![George_Eliot[1]](https://ronhenzel.com/wp-content/uploads/2013/01/george_eliot1.jpg?w=169&h=204)
Mary Ann Evans (1819-1880), a.k.a. George Eliot, at 30, by Swiss artist Alexandre Louis François d’Albert Durade
For this series of posts I will use the word “literature” in the most general possible sense, as opposed to the limited category of fiction and poetry. Essentially this means that what I write about on Saturdays will be anything I read that does not fall under one of my other six standard categories (Bible, Greek, Hebrew, Theology, Philosophy, and History). My “Miscellany” category is reserved for random things I write about on an irregular basis.
But I have always wanted to read Middlemarch, by George Eliot, hence I will begin here with a work of fiction by one of the premiere novelists of Victorian England. While the 600+ pages (in my edition, at least) of Middlemarch are generally considered her best work, more people will probably have heard of her Silas Marner.
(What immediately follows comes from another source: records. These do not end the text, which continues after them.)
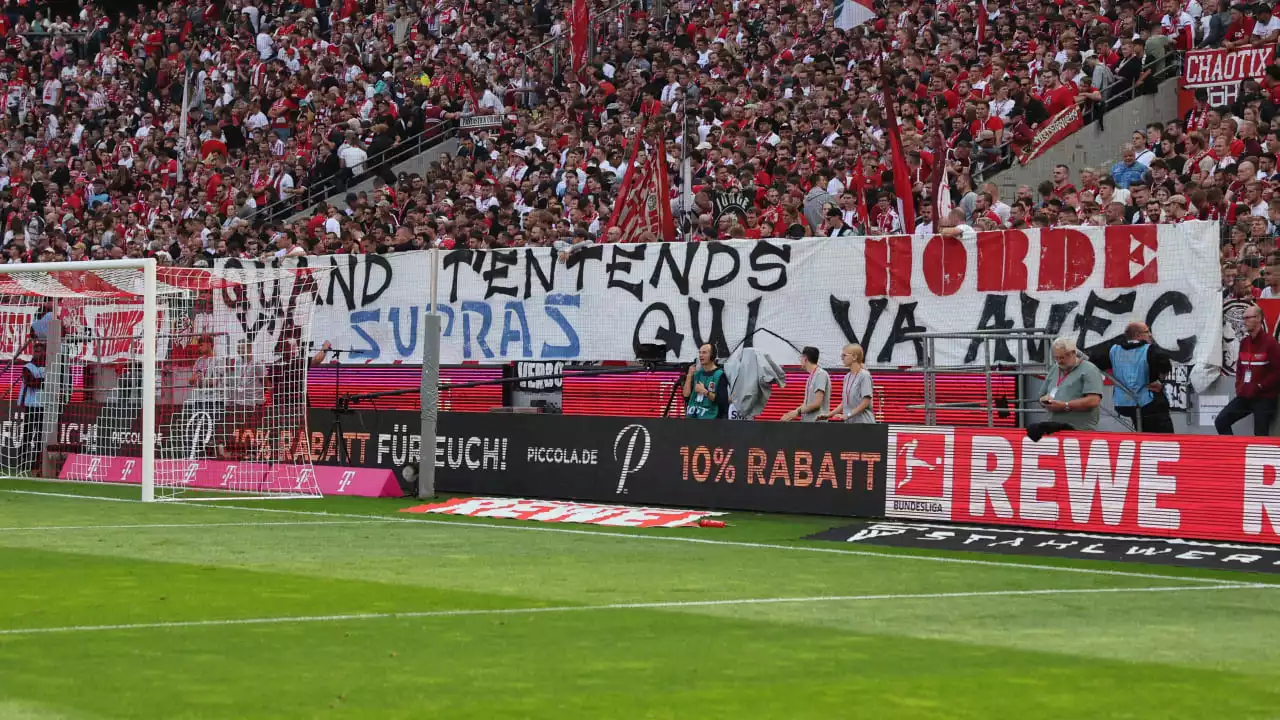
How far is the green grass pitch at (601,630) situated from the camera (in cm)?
745

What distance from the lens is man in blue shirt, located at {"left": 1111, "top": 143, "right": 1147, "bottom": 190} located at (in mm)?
20922

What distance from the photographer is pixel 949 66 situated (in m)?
25.0

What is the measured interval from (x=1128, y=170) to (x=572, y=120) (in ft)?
40.0

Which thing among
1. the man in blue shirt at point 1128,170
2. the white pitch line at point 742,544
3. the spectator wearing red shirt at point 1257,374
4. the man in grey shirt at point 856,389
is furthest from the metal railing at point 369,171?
the spectator wearing red shirt at point 1257,374

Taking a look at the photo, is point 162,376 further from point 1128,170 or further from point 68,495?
point 1128,170

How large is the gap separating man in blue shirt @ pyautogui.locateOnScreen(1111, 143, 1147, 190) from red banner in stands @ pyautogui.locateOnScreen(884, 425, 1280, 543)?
19.1ft

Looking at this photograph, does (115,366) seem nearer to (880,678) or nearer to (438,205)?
(438,205)

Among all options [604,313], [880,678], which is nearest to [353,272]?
[604,313]

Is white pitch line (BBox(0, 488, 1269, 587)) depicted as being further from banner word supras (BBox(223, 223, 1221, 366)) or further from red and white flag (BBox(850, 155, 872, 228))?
red and white flag (BBox(850, 155, 872, 228))

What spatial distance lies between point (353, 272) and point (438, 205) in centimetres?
377

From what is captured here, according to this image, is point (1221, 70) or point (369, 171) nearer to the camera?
point (1221, 70)

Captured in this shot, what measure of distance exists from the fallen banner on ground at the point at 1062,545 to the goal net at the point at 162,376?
769 centimetres

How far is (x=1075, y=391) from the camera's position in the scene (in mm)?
16891

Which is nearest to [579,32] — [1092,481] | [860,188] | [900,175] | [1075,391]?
[860,188]
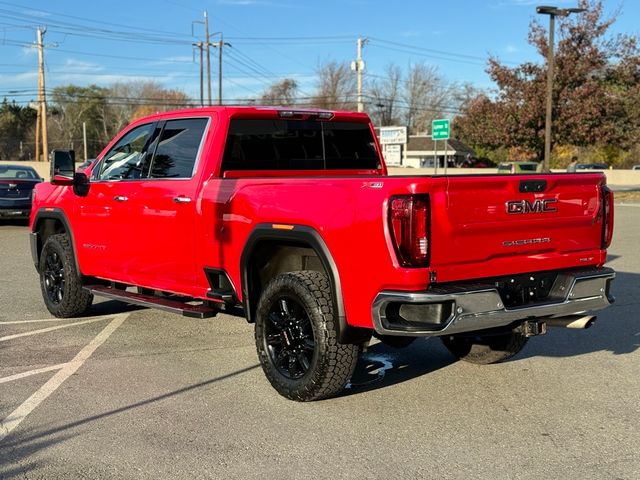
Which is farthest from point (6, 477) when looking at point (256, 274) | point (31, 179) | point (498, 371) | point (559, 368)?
point (31, 179)

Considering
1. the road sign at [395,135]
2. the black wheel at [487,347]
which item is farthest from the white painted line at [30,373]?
the road sign at [395,135]

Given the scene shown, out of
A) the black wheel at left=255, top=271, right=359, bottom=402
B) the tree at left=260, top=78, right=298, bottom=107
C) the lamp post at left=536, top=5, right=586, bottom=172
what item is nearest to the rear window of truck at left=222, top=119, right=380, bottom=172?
the black wheel at left=255, top=271, right=359, bottom=402

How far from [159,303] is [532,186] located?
327 centimetres

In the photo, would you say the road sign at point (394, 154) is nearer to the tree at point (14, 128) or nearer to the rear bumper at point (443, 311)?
the rear bumper at point (443, 311)

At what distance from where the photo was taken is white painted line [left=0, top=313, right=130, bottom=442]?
4645mm

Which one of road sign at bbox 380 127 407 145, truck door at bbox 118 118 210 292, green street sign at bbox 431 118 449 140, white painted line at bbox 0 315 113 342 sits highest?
road sign at bbox 380 127 407 145

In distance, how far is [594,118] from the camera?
101 feet

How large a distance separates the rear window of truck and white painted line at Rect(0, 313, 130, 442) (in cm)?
202

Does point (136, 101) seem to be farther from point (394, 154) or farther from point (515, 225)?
point (515, 225)

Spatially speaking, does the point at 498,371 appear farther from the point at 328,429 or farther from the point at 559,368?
the point at 328,429

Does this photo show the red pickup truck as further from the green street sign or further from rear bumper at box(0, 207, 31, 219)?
the green street sign

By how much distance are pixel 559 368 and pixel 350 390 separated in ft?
5.91

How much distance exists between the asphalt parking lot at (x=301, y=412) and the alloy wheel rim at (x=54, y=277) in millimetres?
588

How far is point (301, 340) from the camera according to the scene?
509cm
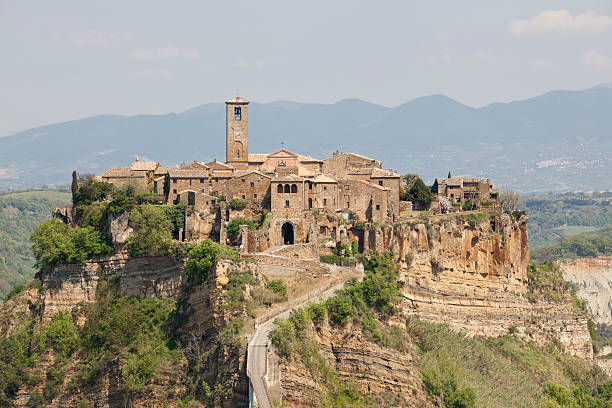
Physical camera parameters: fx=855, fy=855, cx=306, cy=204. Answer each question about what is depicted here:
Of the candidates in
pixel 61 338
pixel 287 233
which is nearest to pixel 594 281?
pixel 287 233

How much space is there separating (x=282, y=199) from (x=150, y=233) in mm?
10523

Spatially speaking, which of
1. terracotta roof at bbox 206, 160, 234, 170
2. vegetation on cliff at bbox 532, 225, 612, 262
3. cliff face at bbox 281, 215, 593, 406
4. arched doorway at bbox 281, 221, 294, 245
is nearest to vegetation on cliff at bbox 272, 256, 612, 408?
cliff face at bbox 281, 215, 593, 406

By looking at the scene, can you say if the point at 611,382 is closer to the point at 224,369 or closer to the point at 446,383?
the point at 446,383

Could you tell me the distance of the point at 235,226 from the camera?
6544 centimetres

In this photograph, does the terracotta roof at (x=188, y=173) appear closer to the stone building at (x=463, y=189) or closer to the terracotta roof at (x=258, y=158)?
the terracotta roof at (x=258, y=158)

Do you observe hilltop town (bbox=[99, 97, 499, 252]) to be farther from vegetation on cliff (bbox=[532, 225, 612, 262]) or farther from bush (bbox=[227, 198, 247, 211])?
vegetation on cliff (bbox=[532, 225, 612, 262])

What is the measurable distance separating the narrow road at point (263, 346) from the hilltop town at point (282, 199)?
29.5 ft

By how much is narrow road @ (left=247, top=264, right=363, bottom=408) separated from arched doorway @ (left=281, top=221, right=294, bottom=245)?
360 inches

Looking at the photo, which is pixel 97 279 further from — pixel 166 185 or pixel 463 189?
pixel 463 189

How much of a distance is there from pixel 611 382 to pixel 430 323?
1714 centimetres

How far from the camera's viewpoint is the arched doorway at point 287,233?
219ft

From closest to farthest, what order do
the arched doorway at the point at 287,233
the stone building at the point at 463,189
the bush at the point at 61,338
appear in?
the bush at the point at 61,338, the arched doorway at the point at 287,233, the stone building at the point at 463,189

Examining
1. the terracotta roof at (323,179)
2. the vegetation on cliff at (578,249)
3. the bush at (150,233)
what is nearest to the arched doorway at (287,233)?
the terracotta roof at (323,179)

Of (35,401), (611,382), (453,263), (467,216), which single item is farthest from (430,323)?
(35,401)
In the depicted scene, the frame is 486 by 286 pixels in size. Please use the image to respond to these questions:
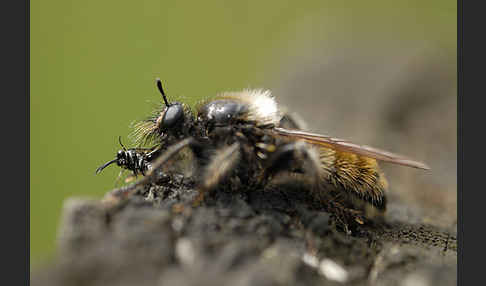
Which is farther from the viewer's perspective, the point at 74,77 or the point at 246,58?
the point at 246,58

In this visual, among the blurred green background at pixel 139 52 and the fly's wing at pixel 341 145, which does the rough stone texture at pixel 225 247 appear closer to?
the fly's wing at pixel 341 145

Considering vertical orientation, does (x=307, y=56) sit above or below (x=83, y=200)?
above

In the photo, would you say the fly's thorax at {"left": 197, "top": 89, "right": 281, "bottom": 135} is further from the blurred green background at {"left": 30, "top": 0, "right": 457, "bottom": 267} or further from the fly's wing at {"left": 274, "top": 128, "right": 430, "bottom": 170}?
the blurred green background at {"left": 30, "top": 0, "right": 457, "bottom": 267}

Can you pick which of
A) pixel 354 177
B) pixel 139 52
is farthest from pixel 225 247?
pixel 139 52

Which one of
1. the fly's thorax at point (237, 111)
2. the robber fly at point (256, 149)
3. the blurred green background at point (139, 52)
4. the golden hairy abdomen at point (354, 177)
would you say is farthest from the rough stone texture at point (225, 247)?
the blurred green background at point (139, 52)

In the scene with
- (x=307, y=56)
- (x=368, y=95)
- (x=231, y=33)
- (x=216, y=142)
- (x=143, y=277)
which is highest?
(x=231, y=33)

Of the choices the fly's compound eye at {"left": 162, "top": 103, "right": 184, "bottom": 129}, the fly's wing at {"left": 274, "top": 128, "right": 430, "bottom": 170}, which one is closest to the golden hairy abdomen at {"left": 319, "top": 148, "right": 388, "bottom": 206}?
the fly's wing at {"left": 274, "top": 128, "right": 430, "bottom": 170}

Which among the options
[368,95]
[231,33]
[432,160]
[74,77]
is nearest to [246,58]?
[231,33]

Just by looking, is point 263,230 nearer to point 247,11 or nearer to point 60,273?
point 60,273

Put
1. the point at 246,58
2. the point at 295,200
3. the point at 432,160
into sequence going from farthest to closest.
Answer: the point at 246,58 → the point at 432,160 → the point at 295,200
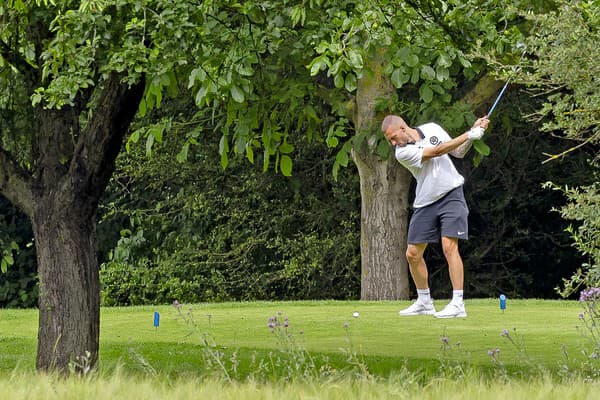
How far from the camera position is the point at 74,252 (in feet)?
29.2

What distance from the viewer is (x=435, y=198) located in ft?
31.3

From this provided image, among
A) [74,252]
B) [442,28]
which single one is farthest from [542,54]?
[74,252]

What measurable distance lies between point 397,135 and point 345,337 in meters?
2.38

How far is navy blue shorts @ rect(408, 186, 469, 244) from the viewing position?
9453mm

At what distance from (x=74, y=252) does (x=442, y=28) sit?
11.4 ft

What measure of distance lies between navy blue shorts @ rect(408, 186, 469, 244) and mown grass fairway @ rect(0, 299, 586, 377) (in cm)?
94

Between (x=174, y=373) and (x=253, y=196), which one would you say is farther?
(x=253, y=196)

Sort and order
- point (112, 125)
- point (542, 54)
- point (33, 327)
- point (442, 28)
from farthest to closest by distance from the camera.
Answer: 1. point (33, 327)
2. point (112, 125)
3. point (442, 28)
4. point (542, 54)

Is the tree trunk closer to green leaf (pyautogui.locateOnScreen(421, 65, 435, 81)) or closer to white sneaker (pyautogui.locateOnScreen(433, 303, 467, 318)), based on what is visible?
white sneaker (pyautogui.locateOnScreen(433, 303, 467, 318))

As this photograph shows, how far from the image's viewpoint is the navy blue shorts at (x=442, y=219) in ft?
31.0

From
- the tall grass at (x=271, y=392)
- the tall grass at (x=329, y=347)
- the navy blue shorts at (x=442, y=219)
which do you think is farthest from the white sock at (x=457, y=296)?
the tall grass at (x=271, y=392)

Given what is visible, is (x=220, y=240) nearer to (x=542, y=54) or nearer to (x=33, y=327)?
(x=33, y=327)

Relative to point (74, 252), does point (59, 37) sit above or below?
above

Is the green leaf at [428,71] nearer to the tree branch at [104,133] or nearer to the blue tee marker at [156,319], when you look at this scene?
the tree branch at [104,133]
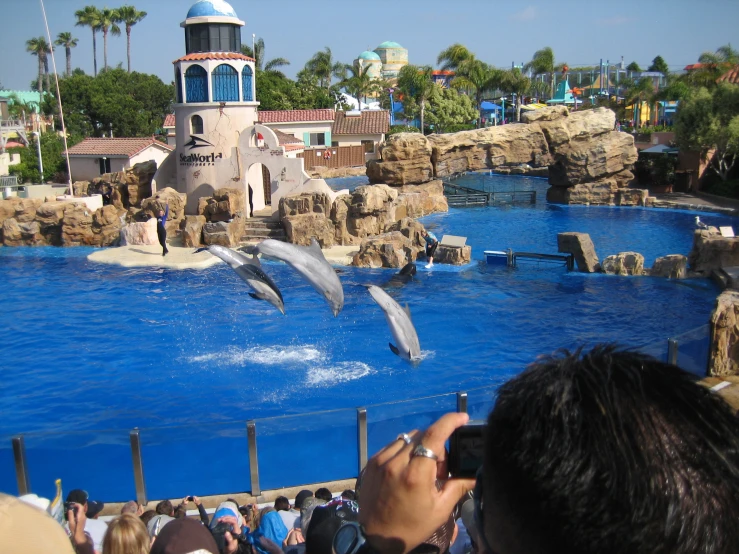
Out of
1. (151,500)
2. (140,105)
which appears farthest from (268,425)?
(140,105)

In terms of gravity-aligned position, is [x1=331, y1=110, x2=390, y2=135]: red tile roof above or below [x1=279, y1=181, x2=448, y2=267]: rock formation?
above

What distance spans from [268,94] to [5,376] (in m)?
35.7

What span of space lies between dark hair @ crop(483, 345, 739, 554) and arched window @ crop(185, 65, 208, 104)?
21.1 metres

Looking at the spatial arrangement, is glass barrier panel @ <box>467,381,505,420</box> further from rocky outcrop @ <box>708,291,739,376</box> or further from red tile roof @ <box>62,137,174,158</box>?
red tile roof @ <box>62,137,174,158</box>

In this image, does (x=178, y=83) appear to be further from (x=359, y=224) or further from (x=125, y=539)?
(x=125, y=539)

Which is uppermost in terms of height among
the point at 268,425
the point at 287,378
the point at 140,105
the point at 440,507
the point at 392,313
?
the point at 140,105

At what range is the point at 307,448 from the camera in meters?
5.50

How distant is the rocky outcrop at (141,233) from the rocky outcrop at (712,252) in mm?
13255

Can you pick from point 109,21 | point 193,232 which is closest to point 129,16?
point 109,21

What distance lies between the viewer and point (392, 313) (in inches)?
248

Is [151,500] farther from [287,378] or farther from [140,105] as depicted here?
[140,105]

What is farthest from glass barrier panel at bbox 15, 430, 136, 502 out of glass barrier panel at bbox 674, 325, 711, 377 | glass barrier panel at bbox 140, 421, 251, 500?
glass barrier panel at bbox 674, 325, 711, 377

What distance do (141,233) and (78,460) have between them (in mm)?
13280

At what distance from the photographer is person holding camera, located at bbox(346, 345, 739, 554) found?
0.93m
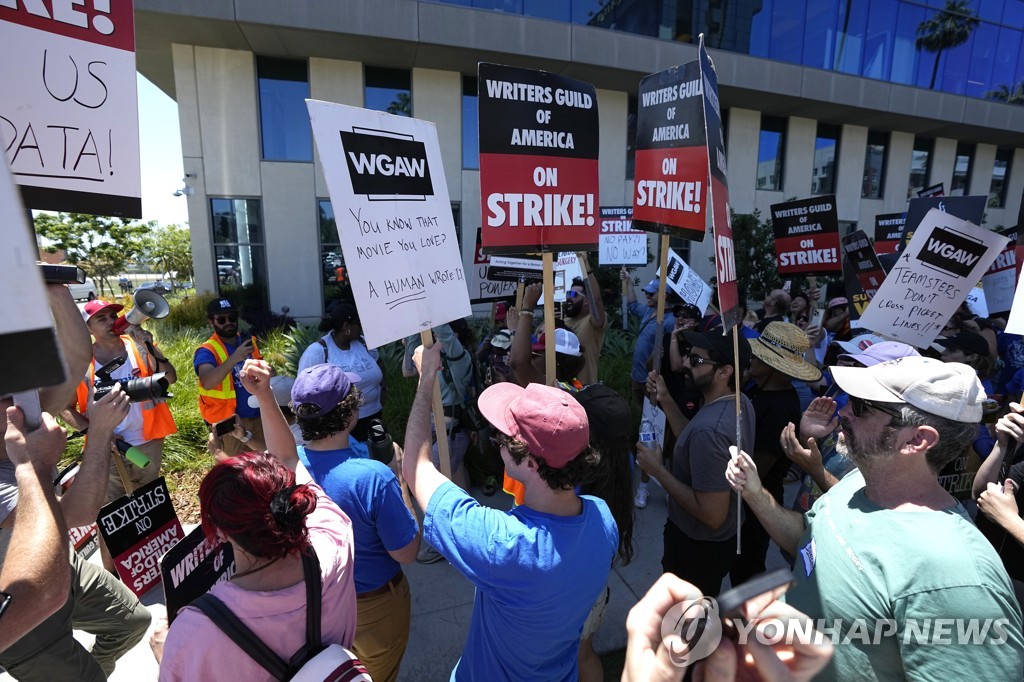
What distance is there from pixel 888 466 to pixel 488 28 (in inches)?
560

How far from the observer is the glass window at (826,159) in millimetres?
18609

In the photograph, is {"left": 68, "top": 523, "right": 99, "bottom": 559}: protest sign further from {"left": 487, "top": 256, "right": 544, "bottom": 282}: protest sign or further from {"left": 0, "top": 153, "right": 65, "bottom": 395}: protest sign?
{"left": 487, "top": 256, "right": 544, "bottom": 282}: protest sign

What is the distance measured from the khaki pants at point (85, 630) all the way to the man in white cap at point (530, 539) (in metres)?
1.78

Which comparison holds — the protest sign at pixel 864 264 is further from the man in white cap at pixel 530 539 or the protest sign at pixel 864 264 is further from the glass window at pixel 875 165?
the glass window at pixel 875 165

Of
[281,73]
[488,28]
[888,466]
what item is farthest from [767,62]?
[888,466]

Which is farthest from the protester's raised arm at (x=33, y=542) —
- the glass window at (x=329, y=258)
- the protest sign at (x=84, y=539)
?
the glass window at (x=329, y=258)

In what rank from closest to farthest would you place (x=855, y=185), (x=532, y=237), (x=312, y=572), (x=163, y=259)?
(x=312, y=572) → (x=532, y=237) → (x=855, y=185) → (x=163, y=259)

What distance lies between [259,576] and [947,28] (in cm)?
2723

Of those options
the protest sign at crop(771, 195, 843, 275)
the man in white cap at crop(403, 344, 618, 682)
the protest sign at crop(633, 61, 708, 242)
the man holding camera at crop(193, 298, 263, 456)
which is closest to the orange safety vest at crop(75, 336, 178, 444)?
the man holding camera at crop(193, 298, 263, 456)

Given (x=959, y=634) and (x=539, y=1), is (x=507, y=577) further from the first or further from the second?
(x=539, y=1)

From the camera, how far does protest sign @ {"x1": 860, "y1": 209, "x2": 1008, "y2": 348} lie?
152 inches

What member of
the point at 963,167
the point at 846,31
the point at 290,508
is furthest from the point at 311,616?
the point at 963,167

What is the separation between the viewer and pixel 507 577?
157 centimetres

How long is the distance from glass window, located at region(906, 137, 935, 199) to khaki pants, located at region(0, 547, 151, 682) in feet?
85.7
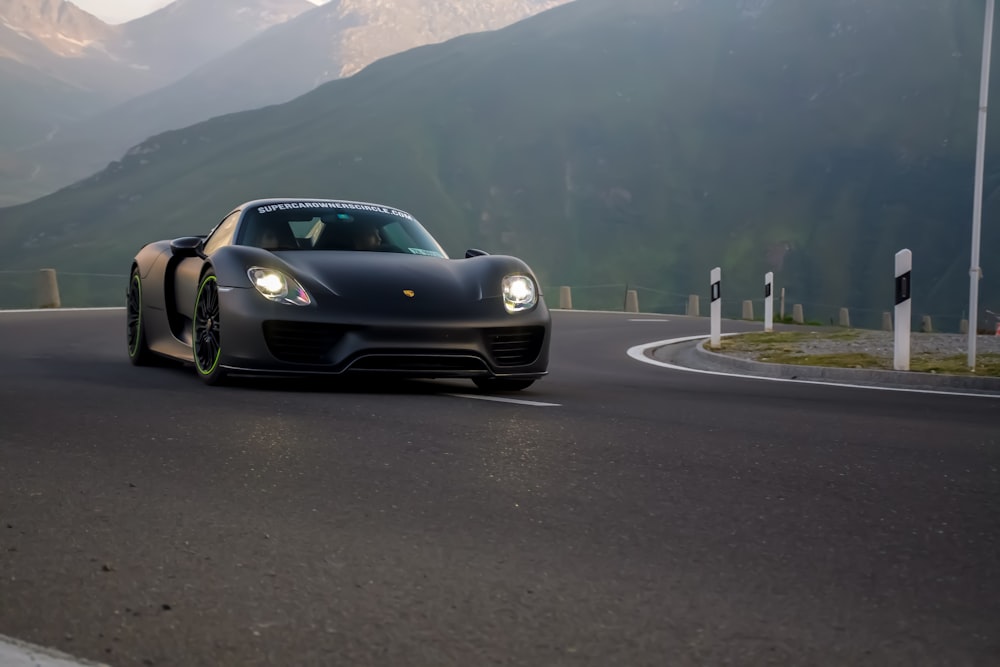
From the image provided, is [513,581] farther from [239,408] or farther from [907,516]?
[239,408]

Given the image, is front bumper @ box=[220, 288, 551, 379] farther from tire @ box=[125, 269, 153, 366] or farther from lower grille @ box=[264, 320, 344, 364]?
tire @ box=[125, 269, 153, 366]

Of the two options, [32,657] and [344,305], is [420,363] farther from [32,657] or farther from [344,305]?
[32,657]

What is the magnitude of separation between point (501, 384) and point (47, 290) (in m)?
19.8

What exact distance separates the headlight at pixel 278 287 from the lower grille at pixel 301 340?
0.16 metres

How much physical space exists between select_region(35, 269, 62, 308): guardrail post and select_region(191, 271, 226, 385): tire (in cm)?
1893

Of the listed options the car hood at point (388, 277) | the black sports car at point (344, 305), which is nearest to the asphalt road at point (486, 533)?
the black sports car at point (344, 305)

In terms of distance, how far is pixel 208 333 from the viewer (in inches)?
328

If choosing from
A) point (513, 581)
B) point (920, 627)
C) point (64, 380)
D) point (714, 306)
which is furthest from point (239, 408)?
point (714, 306)

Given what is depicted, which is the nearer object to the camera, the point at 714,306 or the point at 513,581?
the point at 513,581

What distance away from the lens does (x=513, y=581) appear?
3.43 metres

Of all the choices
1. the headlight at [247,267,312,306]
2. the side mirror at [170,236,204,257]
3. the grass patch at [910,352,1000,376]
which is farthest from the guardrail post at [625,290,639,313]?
the headlight at [247,267,312,306]

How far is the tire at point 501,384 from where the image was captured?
848 centimetres

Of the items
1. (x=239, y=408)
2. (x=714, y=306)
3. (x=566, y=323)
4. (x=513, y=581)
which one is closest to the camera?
(x=513, y=581)

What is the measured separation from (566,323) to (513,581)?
21.5 m
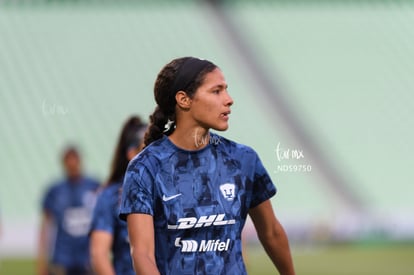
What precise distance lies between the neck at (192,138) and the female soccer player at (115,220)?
192 centimetres

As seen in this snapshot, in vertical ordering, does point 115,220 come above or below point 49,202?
below

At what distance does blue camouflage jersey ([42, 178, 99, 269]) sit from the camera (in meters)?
10.5

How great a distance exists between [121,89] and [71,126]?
1914mm

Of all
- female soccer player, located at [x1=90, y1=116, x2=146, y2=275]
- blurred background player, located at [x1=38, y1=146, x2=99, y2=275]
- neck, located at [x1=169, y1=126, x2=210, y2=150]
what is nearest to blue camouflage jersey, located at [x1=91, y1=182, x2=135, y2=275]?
female soccer player, located at [x1=90, y1=116, x2=146, y2=275]

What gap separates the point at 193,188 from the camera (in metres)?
4.09

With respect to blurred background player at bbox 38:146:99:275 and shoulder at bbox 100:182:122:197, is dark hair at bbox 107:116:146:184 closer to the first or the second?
shoulder at bbox 100:182:122:197

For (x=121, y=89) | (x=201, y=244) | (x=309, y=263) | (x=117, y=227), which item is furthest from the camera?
(x=121, y=89)

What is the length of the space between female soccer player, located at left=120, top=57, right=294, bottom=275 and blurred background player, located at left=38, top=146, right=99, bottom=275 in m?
6.38

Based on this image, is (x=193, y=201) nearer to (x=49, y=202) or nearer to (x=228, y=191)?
(x=228, y=191)

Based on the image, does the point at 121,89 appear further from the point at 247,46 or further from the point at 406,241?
the point at 406,241

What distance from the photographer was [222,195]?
161 inches

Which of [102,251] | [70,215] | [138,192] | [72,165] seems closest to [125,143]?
[102,251]

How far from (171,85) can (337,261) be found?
1629 cm

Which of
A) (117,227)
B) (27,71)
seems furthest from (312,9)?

Mary Ann Evans sought to avoid the stereotype of female authors as mere romance novelists, so she wrote under the Eliot pen name. She also wanted to avoid the inevitable scandal and attendant damage to her career that would result should word of her long-term adulterous relationship with philosopher George Henry Lewes come under public scrutiny. Eliot’s appeal to me lies primarily in the religious themes that she wove through her writing with hands that pushed away the truths of Christian theology while trying to hold on to some semblance of its morality. For more on this, I recommend Alan Jacobs’ article, “George Eliot: Good Without God,” from the April 2000 edition of First Things. The article is a review, in part at least, of George Eliot: The Last Victorian, by Kathryn Hughes.